The Fraser Government had lost a degree of popularity within the electorate by 1980. The economy had been performing poorly since the 1973 oil shock. However, Hayden was not seen as having great electoral prospects. Perhaps as evidence of this, then ACTU President Bob Hawke (elected to Parliament in the election as the Member for Wills) and then Premier of New South WalesNeville Wran featured heavily in the campaign, almost as heavily as Hayden.

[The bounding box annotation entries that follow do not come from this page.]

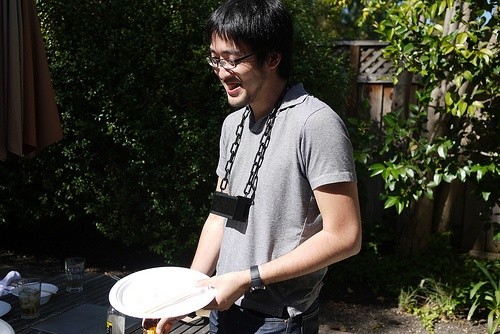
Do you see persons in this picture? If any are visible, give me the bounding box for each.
[142,0,362,334]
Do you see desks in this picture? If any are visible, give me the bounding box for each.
[0,271,210,334]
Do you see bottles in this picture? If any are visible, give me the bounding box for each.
[107,305,125,334]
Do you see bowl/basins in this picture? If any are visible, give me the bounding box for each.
[12,283,59,305]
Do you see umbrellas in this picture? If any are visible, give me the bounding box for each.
[0,0,66,162]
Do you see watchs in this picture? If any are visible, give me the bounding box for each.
[250,265,266,294]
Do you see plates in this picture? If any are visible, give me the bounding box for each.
[0,319,15,334]
[108,266,215,319]
[0,301,11,317]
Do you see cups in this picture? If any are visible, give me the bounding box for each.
[144,320,173,334]
[16,280,41,321]
[65,257,85,293]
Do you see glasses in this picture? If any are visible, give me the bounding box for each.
[206,52,256,70]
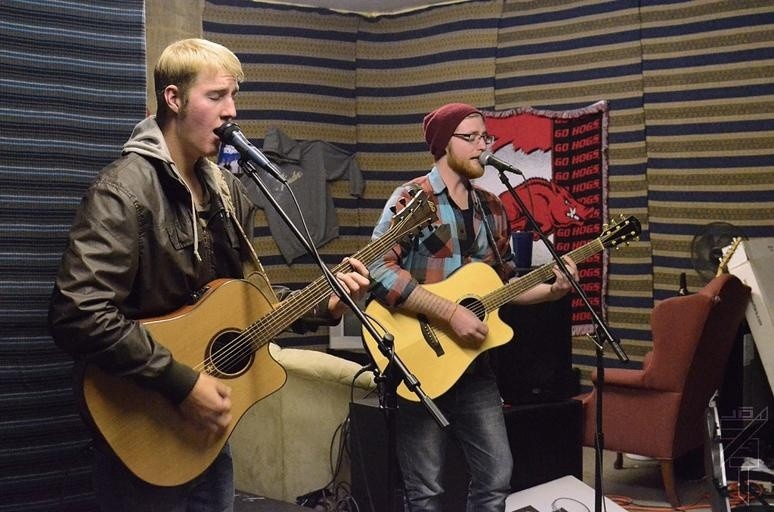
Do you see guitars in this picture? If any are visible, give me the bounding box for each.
[84,188,439,486]
[360,213,643,402]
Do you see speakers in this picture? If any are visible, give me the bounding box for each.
[348,289,583,512]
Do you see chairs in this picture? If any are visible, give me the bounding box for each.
[569,274,752,508]
[227,341,379,503]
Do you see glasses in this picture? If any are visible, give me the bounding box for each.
[451,132,497,148]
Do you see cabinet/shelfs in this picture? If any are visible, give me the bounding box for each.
[348,397,583,512]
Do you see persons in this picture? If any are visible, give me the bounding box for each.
[366,101,581,511]
[44,36,372,510]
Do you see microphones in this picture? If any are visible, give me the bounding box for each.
[479,151,523,175]
[218,122,288,185]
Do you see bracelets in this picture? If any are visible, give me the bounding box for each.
[448,304,459,325]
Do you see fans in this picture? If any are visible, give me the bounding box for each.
[690,221,748,284]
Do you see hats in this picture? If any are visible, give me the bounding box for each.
[422,101,487,163]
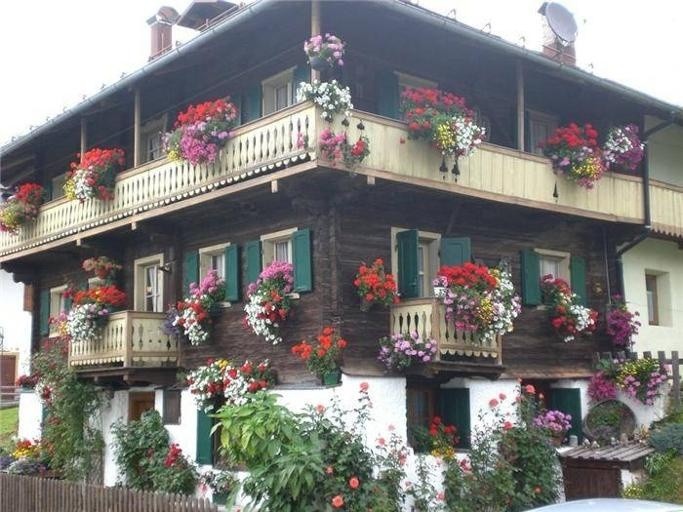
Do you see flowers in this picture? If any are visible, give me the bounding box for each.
[160,99,239,165]
[14,367,58,407]
[533,409,573,433]
[434,260,524,344]
[303,33,345,66]
[48,283,128,343]
[377,331,437,373]
[400,85,488,166]
[296,79,370,179]
[538,121,646,190]
[156,268,226,348]
[605,293,643,350]
[354,256,400,314]
[587,354,668,407]
[0,183,43,238]
[83,253,123,279]
[242,260,299,346]
[292,325,348,389]
[62,146,125,206]
[537,273,598,344]
[182,356,279,407]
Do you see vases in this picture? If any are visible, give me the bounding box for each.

In the election, Labor finished only 0.8 percent behind the Coalition on the two-party vote—a four-percent swing from 1977. However, due to the uneven nature of the swing, Labor came up 12 seats short of a majority, giving the Coalition a third term in government. Hayden, however, did manage to regain much of what Labor had lost in the previous two elections. Notably, he managed to more than halve Fraser's majority, from 48 seats at dissolution to 23.
In the subsequent term, the government delivered budgets significantly in deficit, and Fraser was challenged for the Liberal leadership by Andrew Peacock. The Australian Democrats made further gains, winning the balance of power in the Senate. From July 1981 (when those senators elected at the 1980 election took up their positions) no Federal Government in Australia had a Senate majority until the Howard Government won such a majority in 2004.
Prior to 1984 the AEC did not undertake a full distribution of preferences for statistical purposes. The stored ballot papers for the 1983 election were put through this process prior to their destruction. Therefore, the figures from 1983 onwards show the actual result based on full distribution of preferences.